Wenig Einigkeit herrscht unter den europäischen Regierungschefs weiterhin auch bei den Grenzkontrollen oder gar Sperren. Trotz der Rüge der EU-Kommission wird Deutschland seine fast durchgehende Sperre gegen Tirol bis 3. März aufrecht halten. Kurz ist darüber nach wie vor verärgert: Er pocht auf einheitliche Standards für Reisen und den Güterverkehr innerhalb der EU. „Der Binnenmarkt muss weiterhin funktionieren trotz der Pandemie, um unseren Wohlstand und Arbeitsplätze zu erhalten. Dafür braucht es einheitliche Standards für Pendler, den Güterverkehr und Reisen“, sagte der Kanzler. Auf dem Papier hatten sich die EU-Staaten eigentlich geeinigt: Auf „alle nicht notwendigen Reisen“ solle verzichtet werden – aber ebenso auf einseitige Grenzsperren.

Geteilt wird hingegen die große Sorge vor den Virus-Varianten und der Gefahr einer drohenden dritten Pandemiewelle. Umso heftiger drängen die Regierungschefs auf schnellere Lieferung der Impfstoffe und vor allem Erhöhung der Produktionskapazitäten. Die Zulassung eines vierten Corona-Impfstoffes in der EU – jener von Johnson & Johnson – wird noch für März erwartet.

Anschober zurückhaltend

Gesundheitsminister Rudolf Anschober (Grüne) erklärte sich am Mittwochabend auf Puls24 pro europäischen Impfpass. Die Frage - der Pass als "Türöffner für eine Ungleichbehandlung in der Gesellschaft, so wie es in Israel der Fall ist" -, sei eine "hochpolitische, ethische Frage" und eine "spannende Diskussion", die zu führen sei.

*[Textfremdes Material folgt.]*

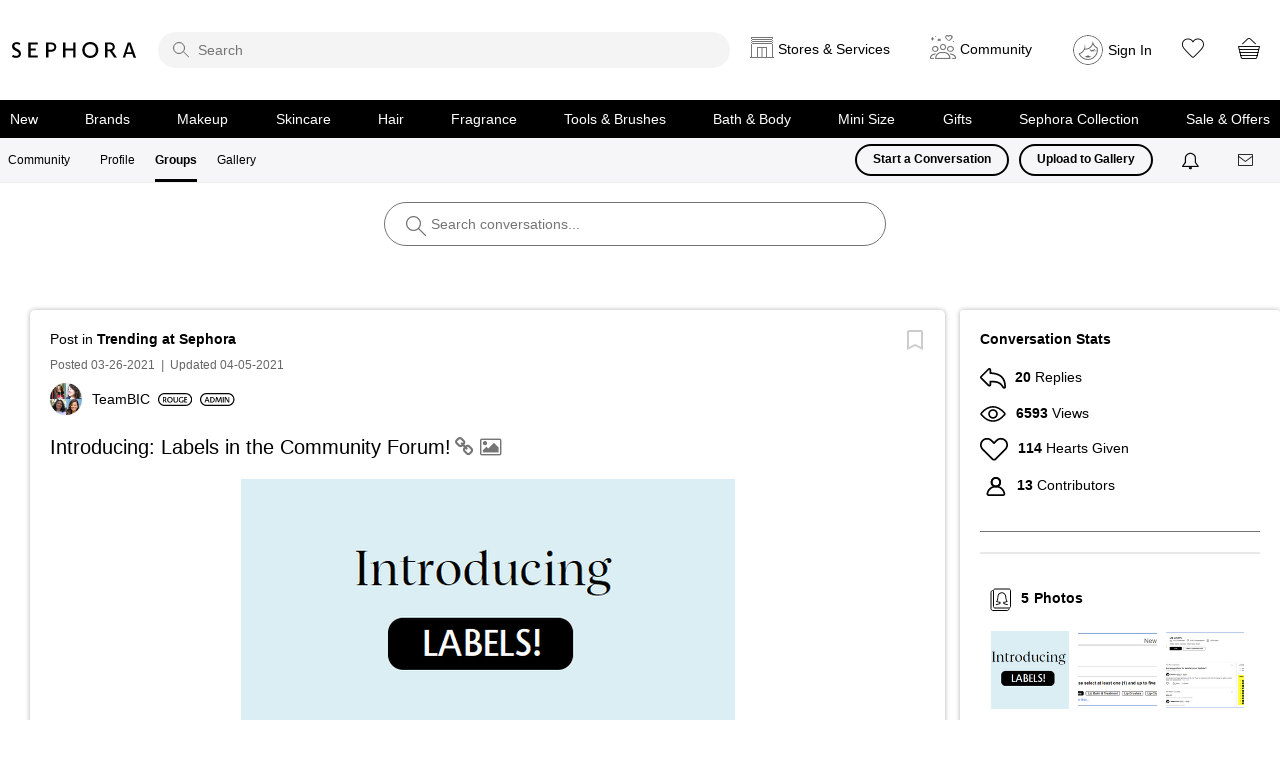

--- FILE ---
content_type: image/svg+xml
request_url: https://community.sephora.com/html/@5EA5A4B50FB8A1C2C23BC06F38765D64/rank_icons/role_admin.svg
body_size: 843
content:
<?xml version="1.0" encoding="UTF-8"?>
<svg width="54px" height="20px" viewBox="0 0 54 20" version="1.1" xmlns="http://www.w3.org/2000/svg" xmlns:xlink="http://www.w3.org/1999/xlink">
    <!-- Generator: Sketch 44.1 (41455) - http://www.bohemiancoding.com/sketch -->
    <title>admin</title>
    <desc>Created with Sketch.</desc>
    <defs></defs>
    <g id="All-outlined" stroke="none" stroke-width="1" fill="none" fill-rule="evenodd">
        <g id="admin" fill="#000000">
            <path d="M10,1.875 C5.51268641,1.875 1.875,5.51268641 1.875,10 C1.875,14.4873136 5.51268641,18.125 10,18.125 L43.3333333,18.125 C47.8206469,18.125 51.4583333,14.4873136 51.4583333,10 C51.4583333,5.51268641 47.8206469,1.875 43.3333333,1.875 L10,1.875 Z M10,0 L43.3333333,0 C48.8561808,-4.99104086e-15 53.3333333,4.4771525 53.3333333,10 C53.3333333,15.5228475 48.8561808,20 43.3333333,20 L10,20 C4.4771525,20 6.76353751e-16,15.5228475 0,10 C-6.76353751e-16,4.4771525 4.4771525,1.01453063e-15 10,0 Z" id="Rectangle-2" fill-rule="nonzero"></path>
            <path d="M13.3866667,14.6666667 L12.5946667,12.3866667 L9.06666667,12.3866667 L8.27466667,14.6666667 L6.88266667,14.6666667 L10.0026667,6.25466667 L11.7066667,6.18266667 L14.8506667,14.6666667 L13.3866667,14.6666667 Z M9.43866667,11.3426667 L12.2226667,11.3426667 L10.8426667,7.35866667 L9.43866667,11.3426667 Z M18.0426667,6.13466667 C21.0906667,6.13466667 22.8066667,7.58666667 22.8066667,10.3706667 C22.8066667,13.0946667 21.1746667,14.7986667 18.0426667,14.7986667 C17.5386667,14.7986667 16.5666667,14.7506667 15.8706667,14.6666667 L15.8706667,6.26666667 C16.6626667,6.18266667 17.5386667,6.13466667 18.0426667,6.13466667 Z M18.1386667,13.6346667 C20.2986667,13.6346667 21.3906667,12.5546667 21.3906667,10.4546667 C21.3906667,8.21066667 20.1066667,7.29866667 18.1266667,7.29866667 C17.9346667,7.29866667 17.6706667,7.31066667 17.3826667,7.32266667 L17.2506667,7.32266667 L17.2506667,13.6106667 C17.6106667,13.6226667 17.9346667,13.6346667 18.1386667,13.6346667 Z M33.9786667,14.6666667 L32.9226667,6.26666667 L31.2066667,6.18266667 L28.9266667,12.6866667 L26.6946667,6.18266667 L24.8226667,6.26666667 L23.7786667,14.6666667 L25.1106667,14.6906667 L25.8906667,7.95866667 L28.0866667,14.3186667 L29.5626667,14.3186667 L31.7946667,8.03066667 L32.5386667,14.6906667 L33.9786667,14.6666667 Z M36.7146667,14.6666667 L36.7146667,6.26666667 L35.3346667,6.26666667 L35.3346667,14.6666667 L36.7146667,14.6666667 Z M43.9986667,6.26666667 L43.9986667,12.8426667 L40.1826667,6.18266667 L38.3826667,6.26666667 L38.3826667,14.6666667 L39.6066667,14.6666667 L39.6066667,7.92266667 L43.5066667,14.6666667 L45.2226667,14.6666667 L45.2226667,6.26666667 L43.9986667,6.26666667 Z" id="ADMIN"></path>
        </g>
    </g>
</svg>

Anschober ergänzte, "ob wir das wollen, hängt auch davon ab, wie groß der Anteil der Geimpften tatsächlich ist". Im APA-Interview hatte Anschober zuvor erklärt, eine Entscheidung über Erleichterungen für Geimpfte - wie etwa in Israel - werde in Österreich nicht vor April fallen.

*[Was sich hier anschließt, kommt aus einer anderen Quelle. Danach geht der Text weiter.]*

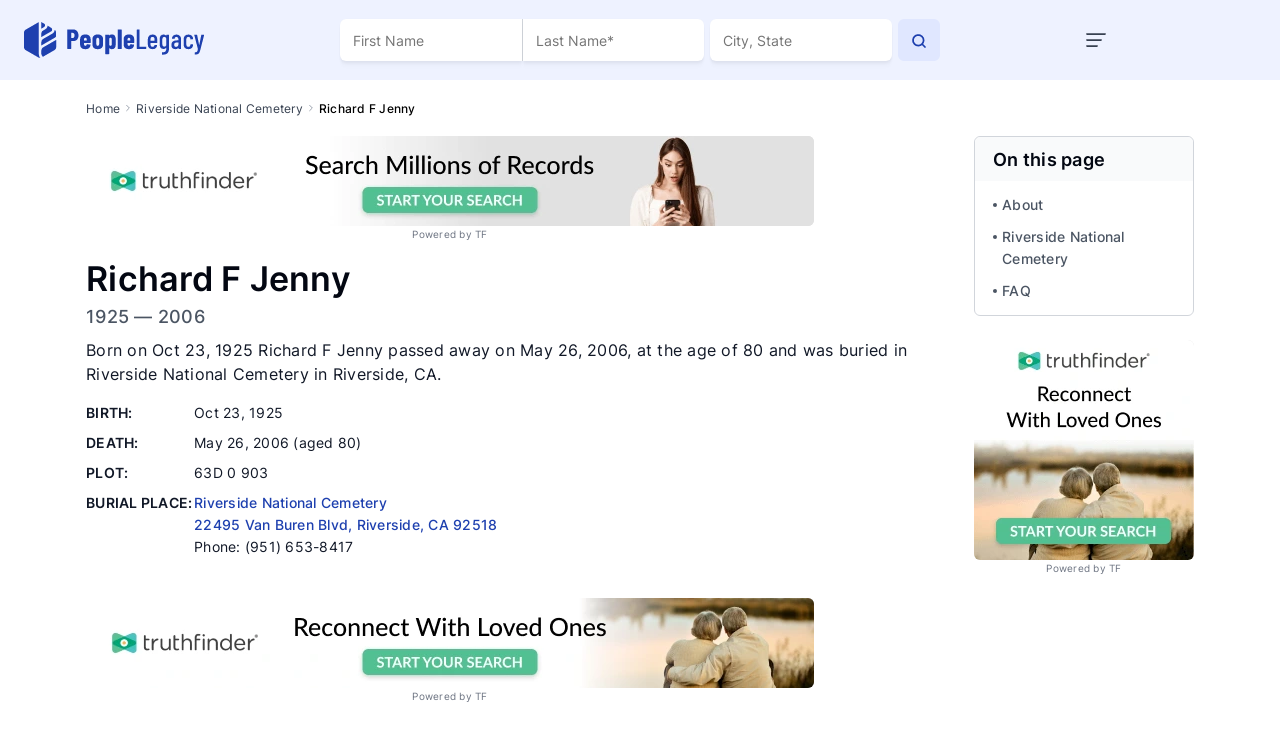

--- FILE ---
content_type: text/html; charset=utf-8
request_url: https://www.google.com/recaptcha/api2/aframe
body_size: 265
content:
<!DOCTYPE HTML><html><head><meta http-equiv="content-type" content="text/html; charset=UTF-8"></head><body><script nonce="a4o3Cd3o58ZPOdEh78Jhmg">/** Anti-fraud and anti-abuse applications only. See google.com/recaptcha */ try{var clients={'sodar':'https://pagead2.googlesyndication.com/pagead/sodar?'};window.addEventListener("message",function(a){try{if(a.source===window.parent){var b=JSON.parse(a.data);var c=clients[b['id']];if(c){var d=document.createElement('img');d.src=c+b['params']+'&rc='+(localStorage.getItem("rc::a")?sessionStorage.getItem("rc::b"):"");window.document.body.appendChild(d);sessionStorage.setItem("rc::e",parseInt(sessionStorage.getItem("rc::e")||0)+1);localStorage.setItem("rc::h",'1770085753924');}}}catch(b){}});window.parent.postMessage("_grecaptcha_ready", "*");}catch(b){}</script></body></html>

Hacker: "Ein echter Tabubruch"

Ähnlich zurückhaltend äußerte sich auch SPÖ-Chefin Pamela Rendi-Wagner zur Frage nach möglichen Freiheiten für Geimpfte. "Wenn ich jetzt hören, dass vier Prozent der Bevölkerung geimpft sind, (...) wir alle wollen uns impfen lassen. Solange nur vier Prozent die Möglichkeit dazu haben, weil die Organisation so schleppend ist und es die Impfstoffe noch nicht gibt, dann stellt sich die Diskussion nicht", erklärte sie im Puls24-Interview. Denn das wäre eine Schlechterstellung jener, die sich zwar impfen wollen, aber es nicht konnten. Außerdem müssten die wissenschaftlichen Daten eindeutig belegen, dass ein Geimpfter das Virus nicht weitergebe.

Wiens Gesundheitsstadtrat Peter Hacker (SPÖ) sagte in Puls 24 man müsse eine "tiefgreifende Diskussion" führen, ob es Einschränkungen für Nicht-Geimpfte geben dürfe, weil es viele ansteckende Krankheiten gebe, bei denen "nie jemand auf die Idee kommen" würde, so etwas zu tun. "Es ist ein echter Tabubruch", sagte Hacker.

FPÖ poltert

Von der oppositionellen FPÖ kam scharfe Kritik für den Vorstoß des Kanzlers. "Testzwang, Impfzwang, Kennzeichnungszwang. ÖVP-Kanzler Kurz kommt aus dem Träumen der Volksüberwachung nicht mehr heraus", teilte die FPÖ-EU-Sprecherin Petra Steger am Mittwochabend in einer Aussendung mit. Als "geradezu grotesk" wertete die Nationalratsabgeordnete die Argumentation von Kurz, dass er so zu einem Maximum an Freiheit gelangen wolle, zumal es sich um eine "Corona-Vollüberwachung" handle.